На что я тут же, не моргнув глазом, соврал:
– Да какой, в задницу, офицер! Пастух я, бляха, – коров пасу в Ипатово. Тифом токмо что переболел – вот оттого и лысый.
– А откуда ты про газават знаешь? – подозрительно прищурился командир боевиков. – Про знамя пророка, э? Ты для пастуха что-то больно шустрый…
– Дык, телевизер смотрю постоянно, у мине с собой портативный. Насмотрелся про вас – все передачи только и говорят про Чечню… – робко стал оправдываться я и шмыгнул жалостно носом. – А потом, опять же газеты, там, журналы…
Ну-ка, покажи документы, – прервал меня лентоносец, и я с тревогой отметил, что он переключил внимание на мою супругу, вцепился масленым взглядом в Светкины коленки, так неосмотрительно выставленные на всеобщее обозрение из-за задирания юбки в процессе обыска.
– Юбку одерни, дура! – злобно прошипел я, скривив рот набок. – Заправься, я сказал! – И объяснил здоровенному: – А нету у мине документов. На че их мине с собой таскать? Бона, жена у мине пилепсией страдает. Дык, везу в Минводы к знахарю, тама травник есть – Ерофеев. Слыхал поди, а?
– Нету документов, говоришь? – переспросил боевик и недоверчиво мазанул взглядом по карманам моей куртки.
– Ага, нету, – подтвердил я и этак простецки предложил: – Да ты позвони в Ипатово, спроси Антона-пастуха – тама миня каждая собака знает!
. – Эпилепсия, говоришь, – пробормотал «чех». – Ниче себе эпилепсия! – и опять уставился на Светку, как кот на банку со сметаной. Я внутренне взвыл от отчаяния и от всей души пожалел, что автобус выдерживает расписание. Вот, надо же, а!
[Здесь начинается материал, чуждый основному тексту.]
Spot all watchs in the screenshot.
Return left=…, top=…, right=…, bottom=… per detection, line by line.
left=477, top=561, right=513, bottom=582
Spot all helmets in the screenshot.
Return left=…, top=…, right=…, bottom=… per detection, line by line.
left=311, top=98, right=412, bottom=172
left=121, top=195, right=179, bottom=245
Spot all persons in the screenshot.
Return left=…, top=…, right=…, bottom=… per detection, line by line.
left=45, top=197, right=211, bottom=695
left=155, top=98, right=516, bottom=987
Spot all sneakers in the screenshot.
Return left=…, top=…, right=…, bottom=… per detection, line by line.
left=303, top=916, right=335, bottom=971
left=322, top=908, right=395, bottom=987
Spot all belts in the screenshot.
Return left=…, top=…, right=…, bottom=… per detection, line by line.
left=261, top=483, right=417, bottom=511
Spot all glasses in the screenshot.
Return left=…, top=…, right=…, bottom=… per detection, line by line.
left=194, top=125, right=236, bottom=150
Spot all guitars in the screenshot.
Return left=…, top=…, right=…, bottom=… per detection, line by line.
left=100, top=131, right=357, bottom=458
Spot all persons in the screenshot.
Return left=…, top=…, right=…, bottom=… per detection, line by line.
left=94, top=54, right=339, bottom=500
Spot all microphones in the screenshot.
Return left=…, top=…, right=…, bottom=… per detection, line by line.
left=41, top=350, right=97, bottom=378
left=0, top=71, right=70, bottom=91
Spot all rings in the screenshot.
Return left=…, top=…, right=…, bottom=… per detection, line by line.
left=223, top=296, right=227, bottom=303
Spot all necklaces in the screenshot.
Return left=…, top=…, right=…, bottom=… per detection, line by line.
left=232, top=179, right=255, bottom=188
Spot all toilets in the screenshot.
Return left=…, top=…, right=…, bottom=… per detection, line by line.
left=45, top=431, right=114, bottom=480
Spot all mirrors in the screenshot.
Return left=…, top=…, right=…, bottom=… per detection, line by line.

Ведь задержись мы на полчаса – и были бы сейчас полноценные сумерки, при которых не то что коленки – хрен очертания фигуры различишь!
– Эпилепсия! – хмыкнул лентоносец и отошел, буркнув что-то живчику – я не расслышал. Живчик закивал головой, потер ладони и двинулся обыскивать других пассажиров, проигнорировав мою персону.
Дурное предчувствие кольнуло мою легкоранимую душу, и обожгло изнутри ощущение надвигающейся беды.
– Света, – прошептал я, обращаясь к жене, – ты волосы поаккуратнее заколи, ну чтобы не рассыпались.
И приволакивай ногу, когда передвигаться будешь, головкой тряси, как будто эпилептичка. Ясно?
– Ага, – покорно ответила жена. – Постараюсь, – и вцепилась в мою руку. – Ты только не уходи никуда, ладно? Не бросай меня с этими…
– Господи, да куда я уйду? – Я раздраженно потискал ее вспотевшую ладошку и тяжело вздохнул: моя капризная супруга – страшная трусиха и паникерша. Она моментально впадает в прострацию и перестает рационально соображать, стоит какой-нибудь бабке в очереди за хлебом крикнуть на нее, а уж тут…
Процесс экспроприации длился минут двадцать – пока бандиты проводили ревизию вещей и обыскивали пассажиров, сумерки окончательно загустели, и очертания предметов стали недостаточно хорошо различимы. Я слегка приободрился – авось в суматохе и спешке как-нибудь пронесет.